Ces chargements sont ensuite acheminés vers l’Europe occidentale mais les spécialistes estiment que des quantités assez importantes de poudre blanche sont également stockées dans des pays d’Europe centrale et orientale, notamment en Albanie, avant d’être réacheminés vers l’Ouest.

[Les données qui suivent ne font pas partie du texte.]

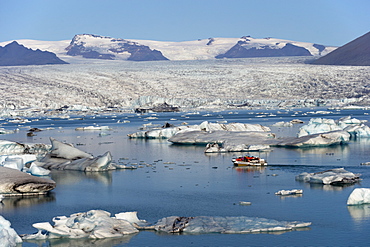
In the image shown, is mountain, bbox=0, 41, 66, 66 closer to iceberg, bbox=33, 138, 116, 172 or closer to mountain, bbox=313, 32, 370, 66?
mountain, bbox=313, 32, 370, 66

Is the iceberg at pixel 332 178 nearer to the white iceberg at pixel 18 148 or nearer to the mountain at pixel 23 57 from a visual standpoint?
the white iceberg at pixel 18 148

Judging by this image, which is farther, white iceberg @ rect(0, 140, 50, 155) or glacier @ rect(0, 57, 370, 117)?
glacier @ rect(0, 57, 370, 117)

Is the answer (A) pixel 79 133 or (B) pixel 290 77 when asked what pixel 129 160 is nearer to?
(A) pixel 79 133

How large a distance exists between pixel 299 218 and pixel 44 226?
13.7 ft

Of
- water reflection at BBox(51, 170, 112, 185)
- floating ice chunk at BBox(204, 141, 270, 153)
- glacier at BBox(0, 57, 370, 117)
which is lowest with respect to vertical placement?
water reflection at BBox(51, 170, 112, 185)

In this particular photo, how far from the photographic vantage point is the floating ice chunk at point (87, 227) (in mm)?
9109

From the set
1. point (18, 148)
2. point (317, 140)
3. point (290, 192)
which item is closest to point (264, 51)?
point (317, 140)

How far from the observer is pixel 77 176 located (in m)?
15.7

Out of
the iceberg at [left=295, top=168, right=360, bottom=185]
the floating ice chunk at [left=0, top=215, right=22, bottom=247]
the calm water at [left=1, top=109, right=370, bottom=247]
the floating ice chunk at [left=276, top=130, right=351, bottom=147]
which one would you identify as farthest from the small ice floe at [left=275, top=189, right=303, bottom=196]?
the floating ice chunk at [left=276, top=130, right=351, bottom=147]

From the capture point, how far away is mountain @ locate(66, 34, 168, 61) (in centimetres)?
13375

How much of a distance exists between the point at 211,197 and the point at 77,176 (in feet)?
15.6

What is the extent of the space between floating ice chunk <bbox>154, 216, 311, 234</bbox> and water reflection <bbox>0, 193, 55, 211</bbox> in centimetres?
336

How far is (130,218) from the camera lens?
392 inches

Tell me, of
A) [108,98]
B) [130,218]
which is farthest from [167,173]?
[108,98]
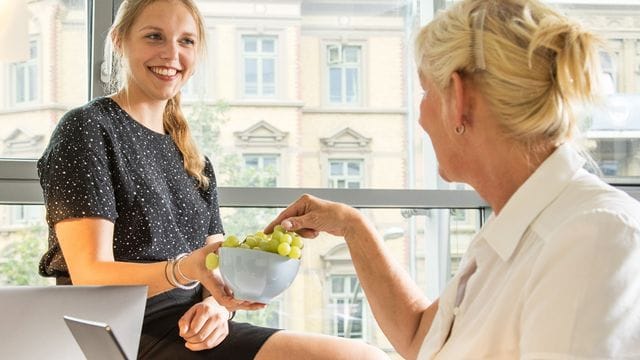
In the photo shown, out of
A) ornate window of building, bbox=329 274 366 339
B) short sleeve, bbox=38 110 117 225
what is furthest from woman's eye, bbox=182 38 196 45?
ornate window of building, bbox=329 274 366 339

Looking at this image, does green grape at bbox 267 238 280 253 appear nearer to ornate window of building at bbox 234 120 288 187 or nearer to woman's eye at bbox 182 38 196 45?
woman's eye at bbox 182 38 196 45

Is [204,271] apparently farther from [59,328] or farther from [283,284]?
[59,328]

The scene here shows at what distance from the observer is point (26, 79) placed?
8.98 feet

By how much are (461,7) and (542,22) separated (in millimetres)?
147

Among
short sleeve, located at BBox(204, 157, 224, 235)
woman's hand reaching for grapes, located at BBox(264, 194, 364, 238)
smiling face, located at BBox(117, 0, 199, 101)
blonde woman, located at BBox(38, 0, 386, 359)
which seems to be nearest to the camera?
woman's hand reaching for grapes, located at BBox(264, 194, 364, 238)

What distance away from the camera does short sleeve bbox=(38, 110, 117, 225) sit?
6.25 feet

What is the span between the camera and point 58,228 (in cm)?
Result: 192

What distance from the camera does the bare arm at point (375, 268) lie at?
172 cm

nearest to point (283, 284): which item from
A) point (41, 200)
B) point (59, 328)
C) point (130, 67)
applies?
point (59, 328)

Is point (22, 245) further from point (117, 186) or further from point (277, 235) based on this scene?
point (277, 235)

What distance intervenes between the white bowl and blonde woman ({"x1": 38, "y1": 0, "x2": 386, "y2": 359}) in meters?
0.13

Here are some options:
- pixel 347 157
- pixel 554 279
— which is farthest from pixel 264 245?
pixel 347 157

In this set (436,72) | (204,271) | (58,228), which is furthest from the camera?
(58,228)

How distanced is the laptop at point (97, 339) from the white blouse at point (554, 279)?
A: 18.6 inches
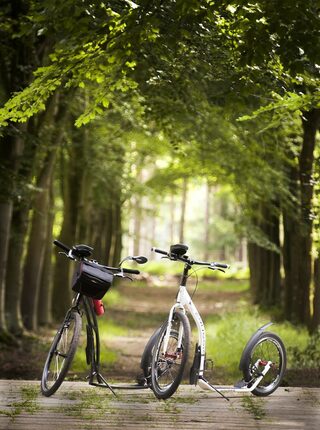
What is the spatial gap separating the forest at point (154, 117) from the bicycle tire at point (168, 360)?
7.68 ft

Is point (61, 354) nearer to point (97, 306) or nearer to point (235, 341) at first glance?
point (97, 306)

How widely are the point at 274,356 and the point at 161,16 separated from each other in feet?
11.5

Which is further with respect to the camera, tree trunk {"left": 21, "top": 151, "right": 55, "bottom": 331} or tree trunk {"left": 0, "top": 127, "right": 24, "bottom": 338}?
tree trunk {"left": 21, "top": 151, "right": 55, "bottom": 331}

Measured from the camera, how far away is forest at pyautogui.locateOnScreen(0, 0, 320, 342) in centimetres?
771

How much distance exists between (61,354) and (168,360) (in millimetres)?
958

Des laboratoires de seconde extractions ont également été signalés en Albanie et en Moldavie.

Des réseaux variés

Des types de trafiquants très différents travaillent et contrôlent sur ce nouveau marche. « En matière de trafic international de stupéfiants, les exclusives se font rares en ces temps de mondialisation où le dicton +l’occasion fait le larron+ semble plus que jamais d’actualité », commente Laurent Laniel.

Ainsi on retrouve aussi bien des groupes de trafiquants professionnalisés de cette région ou de pays occidentaux, voire d’Afrique ou d’Amérique latine disposant de contacts dans les pays d’Europe centrale et orientale concernés, que des réseaux « moins professionnels et plus opportunistes« .

Ainsi en avril dernier, la justice serbe a inculpé le Serbe Darko Saric, considéré comme un important chef mafieux du trafic de cocaïne dans les Balkans avec 19 autres personnes de son « groupe criminel » pour le trafic « de larges quantités de cocaïne » en Serbie, Europe occidentale et en Amérique latine.

Les Balkans, une zone de transit

Traditionnellement, si le marché des drogues est dominé en Europe de l’Ouest par la cocaïne, en Europe du Nord, du Centre et de l’Est les méthamphétamines et amphétamines prévalent.

Dans une récente analyse conjointe du marché de la cocaïne en Europe, l’OEDT et Europol s’inquiétaient cependant d’une augmentation du « risque d’une propagation de la consommation de cocaïne dans les pays d’Europe centrale et orientale qui étaient jusqu’à présent relativement épargnés ».

Selon le dernier rapport du département d’État américain sur la stratégie internationale pour le contrôle des stupéfiants, les pays des Balkans restent une zone de transit privilégiée par les trafiquants pour acheminer la drogue vers les pays d’Europe occidentale. Plusieurs explications à cela : la porosité des frontières, une police mal payée, une corruption endémique et des structures étatiques faibles. Ce rapport met aussi en évidence la hausse de la consommation locale à cause de ce transit.